= What to do =
Repeat the listing below word for word, leaving out the pictures.

Picture-based spatial questions
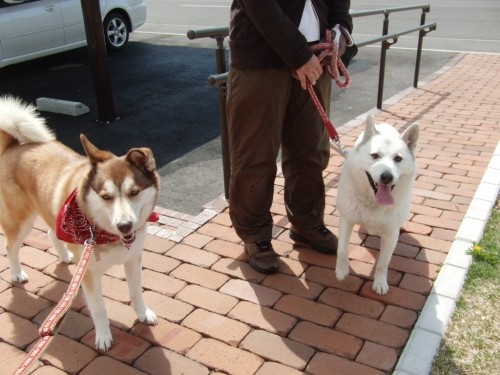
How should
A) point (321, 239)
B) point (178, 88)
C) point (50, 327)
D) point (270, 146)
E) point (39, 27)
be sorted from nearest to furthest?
point (50, 327) → point (270, 146) → point (321, 239) → point (178, 88) → point (39, 27)

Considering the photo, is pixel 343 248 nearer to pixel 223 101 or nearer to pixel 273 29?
pixel 273 29

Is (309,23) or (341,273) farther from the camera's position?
(341,273)

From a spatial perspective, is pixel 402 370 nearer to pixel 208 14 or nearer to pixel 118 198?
pixel 118 198

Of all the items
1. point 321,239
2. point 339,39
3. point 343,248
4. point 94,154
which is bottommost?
point 321,239

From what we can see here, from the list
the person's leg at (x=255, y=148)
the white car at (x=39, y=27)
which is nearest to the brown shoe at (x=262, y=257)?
the person's leg at (x=255, y=148)

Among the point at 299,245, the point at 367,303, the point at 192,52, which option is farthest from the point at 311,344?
the point at 192,52

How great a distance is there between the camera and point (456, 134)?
19.0 feet

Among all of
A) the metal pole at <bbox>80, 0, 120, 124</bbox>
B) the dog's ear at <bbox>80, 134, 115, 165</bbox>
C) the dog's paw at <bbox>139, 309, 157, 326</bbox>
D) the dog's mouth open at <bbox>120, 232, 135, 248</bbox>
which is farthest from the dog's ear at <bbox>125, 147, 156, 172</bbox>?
the metal pole at <bbox>80, 0, 120, 124</bbox>

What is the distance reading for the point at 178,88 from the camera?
774 centimetres

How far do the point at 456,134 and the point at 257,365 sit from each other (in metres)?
4.33

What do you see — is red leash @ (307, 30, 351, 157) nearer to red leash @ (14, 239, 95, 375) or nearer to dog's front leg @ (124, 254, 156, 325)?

= Expected output =
How should
A) point (321, 239)
B) point (178, 88)
C) point (50, 327)
D) point (270, 146)
E) point (39, 27)
be sorted from nearest to furthest?
point (50, 327) → point (270, 146) → point (321, 239) → point (178, 88) → point (39, 27)

Considering the photo, is pixel 343 248 nearer to pixel 223 101 or nearer to pixel 273 29?
pixel 273 29

Is (309,23) or (341,273) farther from the camera's position?
(341,273)

From a spatial perspective, is pixel 402 370 nearer to pixel 208 14 or nearer to pixel 118 198?
pixel 118 198

Of all the items
1. point 321,239
2. point 339,39
3. point 343,248
4. point 94,154
which is bottommost?
point 321,239

From what we can see here, from the list
the person's leg at (x=255, y=148)
the white car at (x=39, y=27)
which is nearest to the brown shoe at (x=262, y=257)?
the person's leg at (x=255, y=148)

Among the point at 299,245, the point at 367,303, the point at 192,52, which option is farthest from the point at 311,344?
the point at 192,52

How great a distance is there between the camera and point (456, 134)?
19.0 feet

Among all of
A) the metal pole at <bbox>80, 0, 120, 124</bbox>
B) the dog's ear at <bbox>80, 134, 115, 165</bbox>
C) the dog's paw at <bbox>139, 309, 157, 326</bbox>
D) the dog's mouth open at <bbox>120, 232, 135, 248</bbox>
which is farthest from the dog's ear at <bbox>125, 147, 156, 172</bbox>?
the metal pole at <bbox>80, 0, 120, 124</bbox>

What is the distance reading for the point at 178,88 from the camera?
774 centimetres

How far do the point at 456,134 and the point at 257,365 sit from each other (in metres)?
4.33

What do you see — is red leash @ (307, 30, 351, 157) nearer to red leash @ (14, 239, 95, 375) or nearer to dog's front leg @ (124, 254, 156, 325)?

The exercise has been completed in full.